— What is asked —
Reproduce verbatim the passage of the silver pen clip thread below, starting at "# Colabrative help" and ending at "please remove it.".

# Colabrative help on silver clip



## bitshird (Jul 6, 2008)

Here is a rendering of a clip that I think I'll try, I believe it will have enough tinsel strength to keep from bending the way the outer edged are filleted and the center is crowned I think there will be about a 4% to 7% shrinkage rate, I wonder what opinions are on the ball on the tip,  could it just be on the bottom and allow the natural edges to continue on the top surface since it goes to a taper any way, and just keep the ball or half hemisphere on the bottom , or bust a plain half round,
 I'm not fishing for a market, I'm not advertising, nor doing market research or testing the waters, just looking for suggestions since this part has proven to be the biggest buggaboo on making kitless pens.
Jeff if you feel this post is in error please remove it.
I'll set up a piece of wax and get it in the mill, after I get some suggestions,


----------



## Texatdurango (Jul 6, 2008)

I think the bevel look is nice.  I think leaving the ball full at the bottom and possibly rounding over the top similar to the #4 clip below would look nice.

You mentioned shrinkage, are you planning on casting with sterling or using PMC?  I didn't think sterling shrank when cast.

By the way, if this kind of thread doesn't belong here, nothing does!


----------



## bitshird (Jul 6, 2008)

George, unfortunatly there is always shrinkage, I'll loose 1% on the RTV Silicon mold and another  2-3% on the wax model and possibly another 2 or 3 when I cast the metal, it all goes back to the principal of thermal expansion, and contracting when the waqx and or metal cool.
 I'm just going to cast this on using regular sterling grain, I have some Argentum at my disposal, but don't want to use another crucible,and I'm not sure of the ductile strength, I've used it and it is nice in that it doesn't oxidize and tarnish, but my thoughts are if you want sterling, then learn to polish it  I've been writting the code for it since I posted, should have the wax master in a few hours. 
CNC is wonderful[}][}][}][}][}][}][}][}]


----------



## BRobbins629 (Jul 6, 2008)

This is a case where one test is worth a thousand opinions, but in my opinion, if I'm reading the dimensions correctly, the .127 height is a little too thick.  I'm fabricating clips from 14 gauge (.064) sheet or even half round that is about .060 to 0.080 high and that gives plenty of strength.  As for the ball, you will only know which you like when you make both.


----------



## bitshird (Jul 6, 2008)

Bruce, you're reading it right, at the bottom of the grooves though I believe it's only around .07 -.08 , it's also tapering as it goes towards the tip., there it's only .04 just as it goes into the ball end.
 I've thought about soldering some patterned wire to some 20 ga. sheet for a clip, and making a band from the same wire, even using gallery bezel over sheet to get the thickness then cutting a tenon for the center band in the cap for a different look, something like some of the Gisi pens[)]


----------



## ldb2000 (Jul 6, 2008)

Hi Ken
I'm casting a similar clip with almost the same dimensions as yours but I don't have the equipment to do it in silver so mine is cast in pewter (not as nice as silver but it works ) .
The size is a bit clunky but it has plenty of strength and holds up well .
I use 1/32" tinned brass strips for mounting into a slot in the finial and cast it into the clip for added strength (the pewter bonds great to the tinned brass) the brass has enough flex at the mounting point that the clip flexes without bending (not as much as I would like but very workable)

— Data extract —
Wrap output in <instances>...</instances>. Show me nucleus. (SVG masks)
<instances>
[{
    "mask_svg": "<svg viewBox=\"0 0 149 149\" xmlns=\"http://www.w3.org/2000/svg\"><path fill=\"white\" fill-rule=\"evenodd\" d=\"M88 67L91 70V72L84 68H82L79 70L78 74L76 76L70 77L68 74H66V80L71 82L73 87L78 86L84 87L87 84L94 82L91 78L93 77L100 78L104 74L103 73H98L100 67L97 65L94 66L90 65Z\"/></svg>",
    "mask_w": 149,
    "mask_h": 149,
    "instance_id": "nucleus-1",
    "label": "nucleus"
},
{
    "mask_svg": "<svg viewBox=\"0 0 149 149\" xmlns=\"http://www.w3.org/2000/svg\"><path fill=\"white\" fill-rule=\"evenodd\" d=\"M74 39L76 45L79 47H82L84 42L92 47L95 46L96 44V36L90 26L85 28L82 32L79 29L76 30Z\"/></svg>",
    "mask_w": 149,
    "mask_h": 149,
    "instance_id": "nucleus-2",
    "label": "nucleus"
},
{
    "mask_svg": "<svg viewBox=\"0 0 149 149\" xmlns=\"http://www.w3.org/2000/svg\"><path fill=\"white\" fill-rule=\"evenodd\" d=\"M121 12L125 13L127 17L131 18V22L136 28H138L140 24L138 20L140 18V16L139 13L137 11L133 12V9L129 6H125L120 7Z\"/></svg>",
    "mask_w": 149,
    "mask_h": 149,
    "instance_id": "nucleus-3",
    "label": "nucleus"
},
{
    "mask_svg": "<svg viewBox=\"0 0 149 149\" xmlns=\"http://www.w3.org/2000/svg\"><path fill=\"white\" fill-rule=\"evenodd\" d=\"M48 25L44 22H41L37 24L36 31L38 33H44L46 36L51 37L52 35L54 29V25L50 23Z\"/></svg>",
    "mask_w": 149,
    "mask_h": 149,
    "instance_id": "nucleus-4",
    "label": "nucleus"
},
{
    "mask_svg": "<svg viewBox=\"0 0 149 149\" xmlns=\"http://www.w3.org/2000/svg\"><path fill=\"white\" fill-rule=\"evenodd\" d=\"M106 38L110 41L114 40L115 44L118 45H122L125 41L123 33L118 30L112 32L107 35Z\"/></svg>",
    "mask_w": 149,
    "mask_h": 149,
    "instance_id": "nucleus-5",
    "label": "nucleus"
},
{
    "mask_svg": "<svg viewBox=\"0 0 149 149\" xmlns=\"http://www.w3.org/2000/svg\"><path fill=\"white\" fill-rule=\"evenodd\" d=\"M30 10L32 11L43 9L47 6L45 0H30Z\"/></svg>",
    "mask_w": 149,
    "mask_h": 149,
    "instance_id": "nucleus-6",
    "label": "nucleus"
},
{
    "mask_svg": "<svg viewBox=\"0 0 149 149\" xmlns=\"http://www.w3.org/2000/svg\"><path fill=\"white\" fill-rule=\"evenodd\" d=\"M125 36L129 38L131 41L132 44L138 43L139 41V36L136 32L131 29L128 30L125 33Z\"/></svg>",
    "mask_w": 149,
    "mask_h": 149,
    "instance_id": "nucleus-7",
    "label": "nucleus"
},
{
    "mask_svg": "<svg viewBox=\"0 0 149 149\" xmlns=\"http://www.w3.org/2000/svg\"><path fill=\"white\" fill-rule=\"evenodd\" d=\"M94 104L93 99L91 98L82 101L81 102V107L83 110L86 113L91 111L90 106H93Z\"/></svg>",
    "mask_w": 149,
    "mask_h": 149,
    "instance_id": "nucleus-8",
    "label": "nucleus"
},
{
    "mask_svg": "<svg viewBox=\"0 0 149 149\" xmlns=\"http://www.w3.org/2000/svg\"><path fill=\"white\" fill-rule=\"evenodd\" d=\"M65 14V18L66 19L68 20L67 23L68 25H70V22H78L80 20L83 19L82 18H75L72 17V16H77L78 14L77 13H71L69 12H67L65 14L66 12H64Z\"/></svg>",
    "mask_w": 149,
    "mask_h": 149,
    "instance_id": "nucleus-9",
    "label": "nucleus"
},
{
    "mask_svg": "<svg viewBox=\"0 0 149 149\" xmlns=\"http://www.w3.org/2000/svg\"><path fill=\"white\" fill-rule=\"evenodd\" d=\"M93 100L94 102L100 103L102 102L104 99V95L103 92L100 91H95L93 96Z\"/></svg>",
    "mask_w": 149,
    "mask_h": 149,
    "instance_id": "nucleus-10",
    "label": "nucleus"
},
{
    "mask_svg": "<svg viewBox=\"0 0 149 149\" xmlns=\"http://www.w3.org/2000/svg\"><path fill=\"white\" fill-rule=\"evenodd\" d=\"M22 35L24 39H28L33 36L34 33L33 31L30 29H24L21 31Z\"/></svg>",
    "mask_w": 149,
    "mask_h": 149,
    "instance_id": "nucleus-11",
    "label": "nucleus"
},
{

— Solution for this exercise —
# Colabrative help on silver clip



## bitshird (Jul 6, 2008)

Here is a rendering of a clip that I think I'll try, I believe it will have enough tinsel strength to keep from bending the way the outer edged are filleted and the center is crowned I think there will be about a 4% to 7% shrinkage rate, I wonder what opinions are on the ball on the tip,  could it just be on the bottom and allow the natural edges to continue on the top surface since it goes to a taper any way, and just keep the ball or half hemisphere on the bottom , or bust a plain half round,
 I'm not fishing for a market, I'm not advertising, nor doing market research or testing the waters, just looking for suggestions since this part has proven to be the biggest buggaboo on making kitless pens.
Jeff if you feel this post is in error please remove it.